Molly Gutcher, a freshman from Virginia, said Liu gets along well with the rest of the students and that his insights in class are as profound as anyone else’s.

“Roland is definitely more than capable of being at this school in terms of mental capacity, but it is undeniable that he is still 13 years old,” said Gutcher. “There will be times when someone will make a sexual joke that he either won’t get or will be appalled at because he’s not really used to it.” Still, she added: “He’s more mature than half the guys here.”

Accepted on campus

Beyond Liu’s academic resume, he’s a skilled violinist who has played with the New England Conservatory and the Greater Boston Youth Symphony Orchestra. He is a member of Olin’s Conductor-less Orchestra, and continues to take lessons from his violin teacher in Weston. Since he can’t drive, his mother picks him up for lessons.

Liu says he’s not embarrassed and that he isn’t in much of a hurry to get his license.

“I have these visions that I’ll be a horrible driver,” he said. “I don’t play many video games, but once I played a racing game and completely crashed the car.”

A few days into freshman orientation at Olin, Liu’s roommate, Tom Lamar, learned that he would be living with someone who is two years younger than his own little sister. Lamar, an 18-year-old from Arlington, said Liu’s age surfaced when they were talking about credit cards and Liu mentioned that he wouldn’t have one until he turned 18.

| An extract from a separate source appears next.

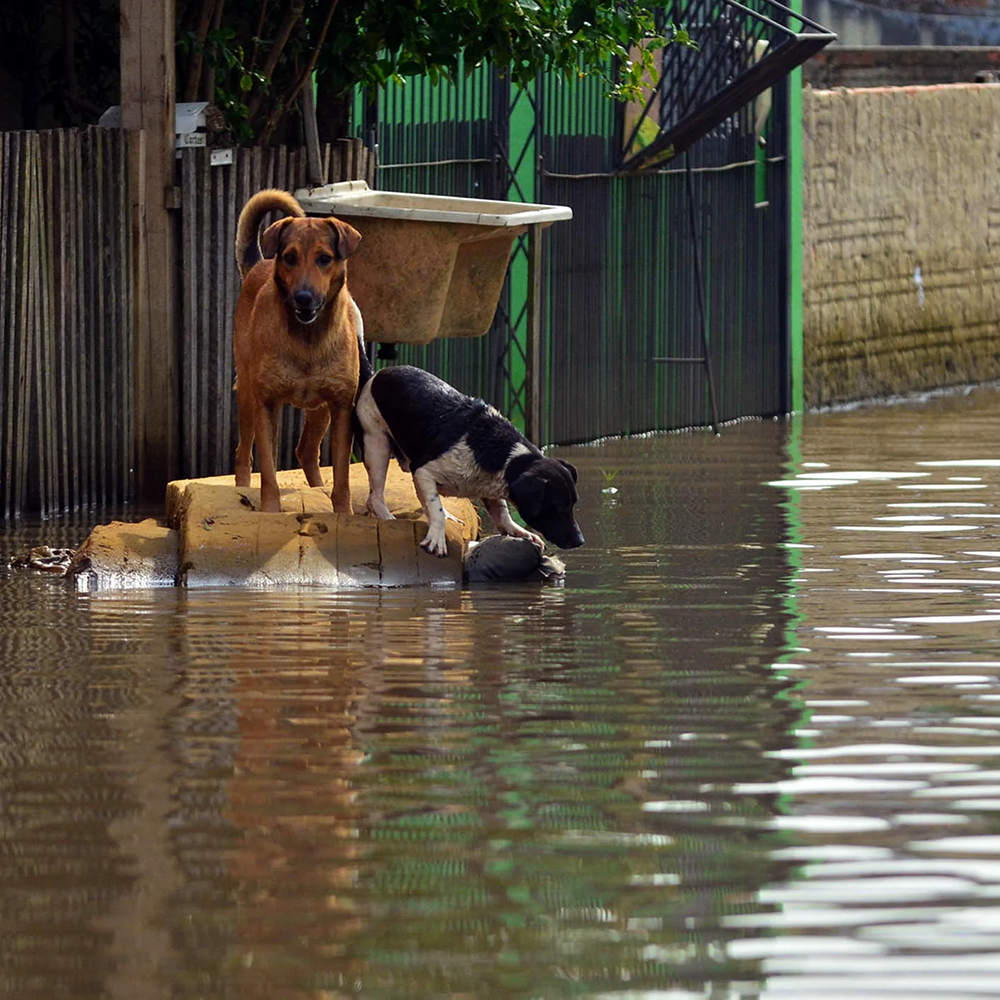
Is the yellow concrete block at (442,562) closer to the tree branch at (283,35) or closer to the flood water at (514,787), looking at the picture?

“I was expecting him to say that he’d be 18 in December, but then he told me that he was 13 years old,” Lamar said. “I’d just figured that he happened to be skinny and young looking, but I didn’t think he was the same age that I was in middle school.”

Shock aside, Lamar said the age disparity hasn’t been an issue, and Lamar says that in some areas Liu knows a lot more than he does.

“We started using a complicated modeling program called Simulink, and while other people were struggling to figure out just enough to get their labs done, Roland was making some fanciful model of some huge environment,” Lamar said. “It’s really amazing how smart he is.”

But there is more to Liu’s acceptance on the Olin campus than his intellect. He hangs out with his classmates. He plays Frisbee on campus and practices juggling with his friends between classes.

“I’ll say that I’m really glad Roland’s my roommate,” Lamar said. “He’s an awesome guy.”